- ЗАДАНИЯ -
1 > Можете без изменений перепечатать отрывок текста о книге воспоминаний от "<...>В начале 1950-х" до "их перед нами." включительно?
2 > Сможете продолжить текст о книге воспоминаний, начав сразу после его последнего предложения?

- ТЕКСТ ДЛЯ ЧТЕНИЯ -
════════

А у нас во дворе

Читать фрагмент
Выберите магазин

Описание

"Идет счастливой памяти настройка", - сказала поэт Лариса Миллер о представленных в этой книге автобиографических рассказах: нищее и счастливое детство в послевоенной Москве, отец, ушедший на фронт добровольцем и приговоренный к расстрелу за "отлучку", первая любовь, "романы" с английским и с легендарной алексеевской гимнастикой, "приключения" с КГБ СССР, и, конечно, о главном в судьбе автора – о пути в поэзию. Проза поэта – особое литературное явление: возможность воспринять давние события "в реальном времени" всегда сочетается с вневременной "вертикалью": "Я говорю с пространством, с небом, с Богом…", "Живем стремительно, а уходим долго, всю жизнь".

Небольшие отрывки из книги:

<...>В начале 1950-х к нам домой регулярно ходил высокий, грузный, цыганского вида человек с мощными усами и золотым зубом. Держался он с достоинством, носил просторное пальто и широкополую шляпу. "Наш придворный сапожник", — называли его домашние. Присев на стул и широко расставив ноги, цыган помещал между ними саквояж, насквозь пропахший кожей, клеем и гуталином, щелкал металлическими запорами и извлекал на свет наши помолодевшие и сияющие башмаки. Нет, не башмаки, а хрустальные туфельки — так осторожно и бережно он ставил их перед нами.

════════

- ДАННЫЕ -
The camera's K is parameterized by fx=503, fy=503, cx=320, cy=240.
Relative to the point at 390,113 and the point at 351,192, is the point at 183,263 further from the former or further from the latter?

════════

- ОТВЕТЫ ПО ЗАДАНИЯМ -
1 >
<...>В начале 1950-х к нам домой регулярно ходил высокий, грузный, цыганского вида человек с мощными усами и золотым зубом. Держался он с достоинством, носил просторное пальто и широкополую шляпу. "Наш придворный сапожник", — называли его домашние. Присев на стул и широко расставив ноги, цыган помещал между ними саквояж, насквозь пропахший кожей, клеем и гуталином, щелкал металлическими запорами и извлекал на свет наши помолодевшие и сияющие башмаки. Нет, не башмаки, а хрустальные туфельки — так осторожно и бережно он ставил их перед нами.

2 >
Но главное, чудесный башмачник иногда приносил собственные изделия, творения своих рук. Я не была избалованным ребенком, но однажды потеряла голову. Передо мной явились коричневые лодочки с бантиком и изящным каблучком. Помня, что скромность — мое главное достоинство (высоко ценимое мамой), я молчала, не отрывая взгляда от туфель. Кончилось тем, что мастер сделал для меня другую пару, поменьше, и я носилась с ней как с писаной торбой. Больше носилась, чем носила: ставила возле себя, когда делала уроки, и держала рядом на стуле, ложась спать. Едва нога вырастала, появлялась новая пара — копия первой. Последнюю сносила в 1956-м году. "Придворный сапожник" был волшебником. Он и платок из кармана вынимал, как фокусник: тянул, тянул, а тот не кончался. Да и можно ли было обычным платком вытереть широкую смуглую лысину и необъятный лоб?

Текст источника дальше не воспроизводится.